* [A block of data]
——————————
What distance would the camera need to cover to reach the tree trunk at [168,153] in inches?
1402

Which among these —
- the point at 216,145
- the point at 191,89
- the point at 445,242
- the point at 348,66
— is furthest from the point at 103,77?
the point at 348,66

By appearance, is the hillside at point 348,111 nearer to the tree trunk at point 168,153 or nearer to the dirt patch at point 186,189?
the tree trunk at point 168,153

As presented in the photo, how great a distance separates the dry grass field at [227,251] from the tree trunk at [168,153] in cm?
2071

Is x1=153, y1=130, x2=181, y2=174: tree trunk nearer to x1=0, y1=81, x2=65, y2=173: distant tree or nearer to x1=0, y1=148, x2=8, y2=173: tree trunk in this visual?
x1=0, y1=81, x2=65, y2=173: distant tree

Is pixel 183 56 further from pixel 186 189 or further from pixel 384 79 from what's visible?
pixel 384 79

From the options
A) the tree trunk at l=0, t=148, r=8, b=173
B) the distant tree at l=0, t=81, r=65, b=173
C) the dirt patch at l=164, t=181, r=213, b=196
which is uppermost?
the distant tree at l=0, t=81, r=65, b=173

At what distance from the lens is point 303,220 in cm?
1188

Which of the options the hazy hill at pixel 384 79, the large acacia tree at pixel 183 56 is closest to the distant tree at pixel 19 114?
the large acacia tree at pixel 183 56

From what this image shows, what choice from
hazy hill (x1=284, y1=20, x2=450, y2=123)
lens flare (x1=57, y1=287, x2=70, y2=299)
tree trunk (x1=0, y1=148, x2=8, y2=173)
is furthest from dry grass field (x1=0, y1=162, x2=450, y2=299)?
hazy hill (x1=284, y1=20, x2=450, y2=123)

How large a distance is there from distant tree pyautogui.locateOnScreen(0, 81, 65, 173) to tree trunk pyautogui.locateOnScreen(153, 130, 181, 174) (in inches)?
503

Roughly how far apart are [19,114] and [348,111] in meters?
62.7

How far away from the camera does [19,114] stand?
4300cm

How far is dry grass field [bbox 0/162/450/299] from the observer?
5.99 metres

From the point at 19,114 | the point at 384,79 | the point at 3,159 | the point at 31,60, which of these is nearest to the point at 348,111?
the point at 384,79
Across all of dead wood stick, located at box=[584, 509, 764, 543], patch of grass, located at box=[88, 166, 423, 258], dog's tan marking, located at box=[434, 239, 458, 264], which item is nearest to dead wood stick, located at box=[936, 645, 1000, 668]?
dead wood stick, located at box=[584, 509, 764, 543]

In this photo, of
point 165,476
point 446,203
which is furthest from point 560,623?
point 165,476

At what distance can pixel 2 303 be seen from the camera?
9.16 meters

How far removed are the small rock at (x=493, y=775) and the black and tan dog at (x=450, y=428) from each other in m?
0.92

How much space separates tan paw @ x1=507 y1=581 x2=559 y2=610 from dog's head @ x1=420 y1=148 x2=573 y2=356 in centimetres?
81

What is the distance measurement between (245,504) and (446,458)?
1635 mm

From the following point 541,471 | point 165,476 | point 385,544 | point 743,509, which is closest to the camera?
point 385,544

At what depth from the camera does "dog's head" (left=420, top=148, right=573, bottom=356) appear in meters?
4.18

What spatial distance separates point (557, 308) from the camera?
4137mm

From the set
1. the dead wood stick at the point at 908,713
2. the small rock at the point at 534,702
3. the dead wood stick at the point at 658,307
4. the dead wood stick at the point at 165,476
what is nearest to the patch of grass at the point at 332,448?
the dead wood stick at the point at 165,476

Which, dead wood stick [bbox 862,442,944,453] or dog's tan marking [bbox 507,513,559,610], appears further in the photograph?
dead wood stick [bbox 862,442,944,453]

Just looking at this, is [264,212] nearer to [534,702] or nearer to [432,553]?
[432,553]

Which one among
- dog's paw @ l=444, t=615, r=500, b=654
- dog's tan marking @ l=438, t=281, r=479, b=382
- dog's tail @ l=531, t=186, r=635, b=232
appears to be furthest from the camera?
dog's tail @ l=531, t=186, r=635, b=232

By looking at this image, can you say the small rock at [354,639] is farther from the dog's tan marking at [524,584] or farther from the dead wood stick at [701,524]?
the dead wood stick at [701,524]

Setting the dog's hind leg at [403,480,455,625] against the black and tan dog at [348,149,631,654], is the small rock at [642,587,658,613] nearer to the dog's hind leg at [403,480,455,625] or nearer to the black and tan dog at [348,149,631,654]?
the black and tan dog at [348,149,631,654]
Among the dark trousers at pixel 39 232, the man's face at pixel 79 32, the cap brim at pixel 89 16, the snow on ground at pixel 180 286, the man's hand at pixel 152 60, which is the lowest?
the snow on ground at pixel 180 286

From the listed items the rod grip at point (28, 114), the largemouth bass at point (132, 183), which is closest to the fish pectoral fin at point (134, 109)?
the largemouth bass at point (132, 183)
——————————
* [WHAT TO WORK ON]
Rewrite the stretch of rows from the line containing "Setting the dog's" through the end of the rows, replacing "small rock" with "pale stone" and leaving everything else as it is.

* [OUTPUT OF THE EXERCISE]
Setting the dog's hind leg at [403,480,455,625] against the black and tan dog at [348,149,631,654], is the pale stone at [642,587,658,613] nearer to the dog's hind leg at [403,480,455,625] or nearer to the black and tan dog at [348,149,631,654]?
the black and tan dog at [348,149,631,654]
Among the dark trousers at pixel 39 232, the man's face at pixel 79 32, the cap brim at pixel 89 16, the snow on ground at pixel 180 286, the man's hand at pixel 152 60, which is the lowest?
the snow on ground at pixel 180 286

From the listed items the rod grip at point (28, 114), the largemouth bass at point (132, 183), which is closest to the fish pectoral fin at point (134, 109)?
the largemouth bass at point (132, 183)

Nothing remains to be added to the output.